The Times (6/1/19) continued to unironically refer to the US proposal as a "peace plan" or "peace initiative," even as it observed that Trump planned to "throw his full weight behind Benjamin Netanyahu's campaign to save his job as prime minister of Israel"--without mentioning that Netanyahu is facing multiple indictments for corruption. It also had no problem analyzing the "political calculus" behind the Trump administration's plan:
Mr. Trump, eager not to alienate evangelical voters or influential pro-Israel donors like the casino magnate Sheldon Adelson, is unlikely to present a plan that would put Israel or Mr. Netanyahu in an awkward position. For both leaders, therefore, the political calculus will argue for a plan that makes as few demands of Israel as possible.
Corporate media refused many other easy opportunities to discredit the Trump administration's professed desire for peace. How could a genuine peace agreement be reached when the officials in charge of the plan, like Kushner, US ambassador to Israel David Friedman and former chief negotiator Jason Greenblatt, were all supportive of and bankrolling Israel's illegal settlements, and have overseen some of the most punitive anti-Palestinian measures in US history (Jacobin, 7/9/19)? How could peace be achieved when the staunchly pro-Israel US plan involved approving Netanyahu's plan to annex parts of the West Bank considered to be the "food basket" of Palestinians, and rendering a viable Palestinian state impossible by fragmenting it into isolated enclaves within Israel (Intercept, 9/11/19)?
Corporate media also gave scant coverage to the absurdity of a "peace plan" that tries to sell potential investments in Gaza and the West Bank as a "hot IPO," and doesn't mention Israel's illegal occupation strangling the Palestinian economy (CounterPunch, 11/20/15). The UN has found that the Palestinian economy would be at least twice as large if it weren't for the occupation (Al-Jazeera, 9/9/16), while companies doing business in the settlements contribute to and profit from land confiscations and violations of the rights of Palestinian workers (Al-Jazeera, 1/9/16).
Although there has been vigorous debate between those who support a two-state solution to the Israel/Palestine conflict (Guardian, 11/2/12; Nation, 7/2/14) and a single, multiethnic, democratic state, advocates for a one-state solution continue to be marginalized in the corporate media discussion (FAIR.org, 6/1/18), despite gaining ground among Palestinians and other people abroad. Rather than treating the denial of democratic rights to Palestinians as a human rights problem, the extension of those rights is portrayed as a threat to Jewish Israelis (FAIR.org, 2/1/19).

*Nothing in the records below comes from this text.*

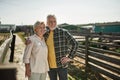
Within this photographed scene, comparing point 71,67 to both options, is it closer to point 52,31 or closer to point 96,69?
point 96,69

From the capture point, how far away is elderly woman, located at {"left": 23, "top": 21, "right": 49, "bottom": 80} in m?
3.12

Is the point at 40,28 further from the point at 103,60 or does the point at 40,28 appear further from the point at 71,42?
the point at 103,60

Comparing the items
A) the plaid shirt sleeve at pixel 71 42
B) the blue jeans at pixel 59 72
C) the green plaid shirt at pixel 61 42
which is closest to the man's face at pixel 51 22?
the green plaid shirt at pixel 61 42

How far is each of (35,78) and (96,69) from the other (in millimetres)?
4583

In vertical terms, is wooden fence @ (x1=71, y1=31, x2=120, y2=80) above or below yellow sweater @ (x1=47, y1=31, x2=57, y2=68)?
below

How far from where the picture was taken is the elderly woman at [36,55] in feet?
10.2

Seen from the perspective of those advocating a one-state solution, US and Israeli support for annexing parts of the West Bank is simply an acknowledgment of the reality that Israel/Palestine can only have one government, and a confirmation that democracy is the only path to peace. Whichever path one favors, it should be clear that in media Newspeak, "peace plan" is a propaganda term that only refers to whatever Washington is proposing at any given time.